* _Quoted passage_:
=-=-=-=-=
May 26, 2017 8:06 p.m. ET

The Trump -Russia business is finally coming into clearer, more rational focus. Former Obama CIA chief John Brennan, in testimony this week, offered no evidence of Trump campaign cooperation with Russian intelligence. Instead he spoke of CIA fears that Russia would try to recruit/blackmail/trick Trump colleagues into being witting or unwitting agents of influence.

This is a realistic fear of any incoming administration. It’s especially realistic in the case of an “outsider” campaign full of naive, inexperienced and unvetted individuals. But it’s quite different from “collusion.”

The other shoe was dropped by the Washington Post. Finally we have details of an alleged email exchange showing influential liberals trusting in then-Attorney General Loretta Lynch to corral an inquiry into Hillary Clinton’s email practices. According to the Post, this email appears not to exist. It was cited in a secret Russian intelligence document that inspired FBI chief James Comey to usurp the attorney general’s role and publicly clear Mrs. Clinton of intelligence mishandling. Allegedly, he feared the real email (which didn’t exist) would surface and discredit any Justice Department announcement clearing Mrs. Clinton.
=-=-=-=-=
* _Data listing_:
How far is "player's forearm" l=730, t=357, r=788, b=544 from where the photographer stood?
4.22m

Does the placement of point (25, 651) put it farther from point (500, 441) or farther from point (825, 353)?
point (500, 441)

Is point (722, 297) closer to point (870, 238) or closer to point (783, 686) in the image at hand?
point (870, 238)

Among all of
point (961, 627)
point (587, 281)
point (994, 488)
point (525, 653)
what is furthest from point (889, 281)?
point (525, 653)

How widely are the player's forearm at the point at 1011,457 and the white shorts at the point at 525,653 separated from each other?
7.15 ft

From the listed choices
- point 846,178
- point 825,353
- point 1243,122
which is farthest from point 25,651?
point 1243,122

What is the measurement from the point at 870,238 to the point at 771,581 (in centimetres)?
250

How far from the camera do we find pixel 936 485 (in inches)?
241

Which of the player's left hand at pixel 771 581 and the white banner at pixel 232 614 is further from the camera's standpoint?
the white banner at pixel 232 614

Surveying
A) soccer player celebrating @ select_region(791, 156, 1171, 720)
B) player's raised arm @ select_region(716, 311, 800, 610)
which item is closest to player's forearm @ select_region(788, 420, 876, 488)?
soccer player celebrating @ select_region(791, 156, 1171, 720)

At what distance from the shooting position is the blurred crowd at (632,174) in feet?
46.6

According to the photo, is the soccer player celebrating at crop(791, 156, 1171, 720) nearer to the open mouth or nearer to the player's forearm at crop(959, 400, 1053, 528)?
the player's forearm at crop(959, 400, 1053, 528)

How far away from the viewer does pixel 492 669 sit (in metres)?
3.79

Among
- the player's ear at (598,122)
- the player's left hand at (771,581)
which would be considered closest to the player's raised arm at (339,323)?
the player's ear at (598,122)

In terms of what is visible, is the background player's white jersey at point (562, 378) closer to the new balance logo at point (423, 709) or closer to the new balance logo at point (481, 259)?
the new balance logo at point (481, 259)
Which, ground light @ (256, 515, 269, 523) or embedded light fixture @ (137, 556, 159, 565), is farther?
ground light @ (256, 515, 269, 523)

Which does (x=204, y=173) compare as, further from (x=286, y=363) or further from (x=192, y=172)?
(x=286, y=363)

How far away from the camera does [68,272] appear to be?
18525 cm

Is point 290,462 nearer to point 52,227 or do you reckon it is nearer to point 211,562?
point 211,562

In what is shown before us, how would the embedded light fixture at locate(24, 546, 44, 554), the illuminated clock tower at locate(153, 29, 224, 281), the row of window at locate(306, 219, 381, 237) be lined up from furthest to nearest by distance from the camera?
=-=-=-=-=
* _Work instructions_:
1. In the Trump-Russia column, which newspaper reported that the alleged email appears not to exist?
2. Please retype the part of the Trump-Russia column starting at "This is a realistic" and ending at "clearing Mrs. Clinton.".

* _Task results_:
1. The Washington Post.

2.
This is a realistic fear of any incoming administration. It’s especially realistic in the case of an “outsider” campaign full of naive, inexperienced and unvetted individuals. But it’s quite different from “collusion.”

The other shoe was dropped by the Washington Post. Finally we have details of an alleged email exchange showing influential liberals trusting in then-Attorney General Loretta Lynch to corral an inquiry into Hillary Clinton’s email practices. According to the Post, this email appears not to exist. It was cited in a secret Russian intelligence document that inspired FBI chief James Comey to usurp the attorney general’s role and publicly clear Mrs. Clinton of intelligence mishandling. Allegedly, he feared the real email (which didn’t exist) would surface and discredit any Justice Department announcement clearing Mrs. Clinton.